5

I'm trying to find a good design pattern, or perhaps series of patterns, for injecting error handling and retry handling when getting data from a webservice.

For instance, I have:

do {
 //get the data here
 data = Datagetter.getMyData(request)
 if(data.hasError())
 {
 //handle error
 }
} while(shouldRetry());

And I am trying to figure out a way to inject the mechanism the discovers and deals with any error, as well as the mechanism that handles how retrying works (should I wait? have I retried enough? should I modify a request parameter? etc).

I would guess I am not the first person faced with this, and there is a way to do this I just haven't discovered yet.

I have looked into chain-of-responsibility and strategy as possible solutions, but I can't seem to quite finagle them to work.

asked Jun 22, 2015 at 17:48
2
  • It's basically a promise that will be resolved more than once if required. The promise success callback is only executed if the resource is resolved during any attempt (only once), but the error callback is only called after all attempts fail. Commented Jun 22, 2015 at 19:32
  • You might want to look at Hanmer's Patterns for Fault-tolerant software wiley.com/WileyCDA/WileyTitle/productCd-1118351541.html -- the patterns are generalized (you probably want Rollback, and Limit Retries). They're not OO patterns per se, but they're certainly compatible with JavaScript. Commented Jun 22, 2015 at 20:48

4 Answers 4

1

What language are you using? Depending on the language(synchronious, asynchronious) you will have different solutions.

If it is JavaScript, promise is indeed the way to go. Promises in JavaScript

If it is something like C#, you probably don't want to have a loop like you indicated, because you will be blocking the thread.
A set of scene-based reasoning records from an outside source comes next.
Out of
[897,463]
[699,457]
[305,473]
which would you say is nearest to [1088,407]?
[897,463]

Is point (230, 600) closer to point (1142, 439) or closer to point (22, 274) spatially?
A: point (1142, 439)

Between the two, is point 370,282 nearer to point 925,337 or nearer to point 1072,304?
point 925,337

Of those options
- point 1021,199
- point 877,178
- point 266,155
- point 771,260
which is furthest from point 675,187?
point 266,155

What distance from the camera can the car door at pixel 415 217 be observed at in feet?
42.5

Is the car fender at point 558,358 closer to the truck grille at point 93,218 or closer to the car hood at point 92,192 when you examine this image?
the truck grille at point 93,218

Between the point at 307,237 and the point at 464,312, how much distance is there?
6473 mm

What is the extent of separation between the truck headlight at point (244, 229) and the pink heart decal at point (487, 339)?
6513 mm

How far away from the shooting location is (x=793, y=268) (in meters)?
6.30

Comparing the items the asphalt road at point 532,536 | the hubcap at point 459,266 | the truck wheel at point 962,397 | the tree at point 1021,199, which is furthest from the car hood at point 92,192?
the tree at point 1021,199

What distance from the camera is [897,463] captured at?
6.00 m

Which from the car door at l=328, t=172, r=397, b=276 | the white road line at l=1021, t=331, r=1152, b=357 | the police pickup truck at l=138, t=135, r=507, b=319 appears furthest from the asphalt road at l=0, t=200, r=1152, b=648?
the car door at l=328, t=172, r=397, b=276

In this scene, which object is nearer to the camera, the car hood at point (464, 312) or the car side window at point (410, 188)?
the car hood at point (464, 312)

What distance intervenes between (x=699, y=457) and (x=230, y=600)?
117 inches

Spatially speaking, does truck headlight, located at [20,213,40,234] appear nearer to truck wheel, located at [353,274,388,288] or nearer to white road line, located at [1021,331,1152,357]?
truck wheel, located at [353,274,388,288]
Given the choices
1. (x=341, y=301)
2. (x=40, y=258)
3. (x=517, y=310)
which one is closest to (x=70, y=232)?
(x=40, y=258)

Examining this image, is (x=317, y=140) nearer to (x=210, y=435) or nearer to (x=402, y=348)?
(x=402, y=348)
In that scenario, I would look into setting up queuing system in combination with Command Design Pattern:

rabbitMQ | 0mq

Using queue you can send failed messages into the retry queue and retry them in the order they were submitted, potentially with some delay.

answered Jun 22, 2015 at 20:02
3
  • It's not coincidence ;D World is small :) Commented Jun 22, 2015 at 20:24
  • The language is PHP- so not only is it synchronous, it is not threaded. Fundamentally, blocking is unavoidable without getting into using extra process. The truth is, however, blocking isn't really a problem here... the problem is being able to inject different mechanisms to handle errors and retries... Commented Jun 22, 2015 at 22:20
  • Blocking for single call vs blocking for multiple retries is 2 different issues. If the only problem here is how to inject different error handling, strategy is exactly the pattern you need. You can also try State Pattern - but it's a bit of an overkill, not quite the case you can use it for. The idea that I am trying to suggest from the state pattern is that the objects themselves are aware of the logic that needs to happen when a certain(generic) trigger is called. So as far as your function is concerned, it needs to call object.handleError() method every single time there is an error. Commented Jun 22, 2015 at 22:39
1

There are several things to consider here. It is worth reading up on the HTTP specification, specifically about idempotent rules, and to also consider a RESTful style of webservice interface.

In short, if you implement a webservice with GET or HEAD, then in theory it should be safe to call multiple times with the same parameters, but webservices that are implemented as POST, PUT or DELETE should only be called once, and if they fail then it should not be retried without consideration to the consequences of multiple requests.

The theory is that if you are GET'ing a resource, multiple gets to the same resource should be logically equivilent, and that there are no server state consequences for multiple GET requests for the same resource. If the verb is a PUT, POST or DELETE then it is expected that the request could change the state of the server data, and so multiple / repeat requests are likely to have unwanted side effects.

To handle retries well, requires you to consider the error that occured. Retrying an error caused by a 404 may be handled differently from a tcp timeout error, or a 301 redirect, and to understand what that means in the context of this URL.

answered Jun 22, 2015 at 20:09
1
  • 1
    Handling different types of errors and determining how/when to retry is exactly the problem I am facing. The question is, how can I design a loosely coupled system for these issues? Commented Jun 22, 2015 at 22:22
0

Have you looked into Aspect oriented programming ?

https://en.wikipedia.org/wiki/Aspect-oriented_programming

Maybe it helps ?

An other idea would be to use an abstract factory to return the concrete implementation that you need to handle the error on runtime.

answered Jun 23, 2015 at 20:06
0

I'm afraid you need to code the retrying logic yourself. However, this can be separated from the actual service call by utilizing the Proxy pattern. The RetryingProxy wraps the actual service and implements the error handling and retrying policy you need.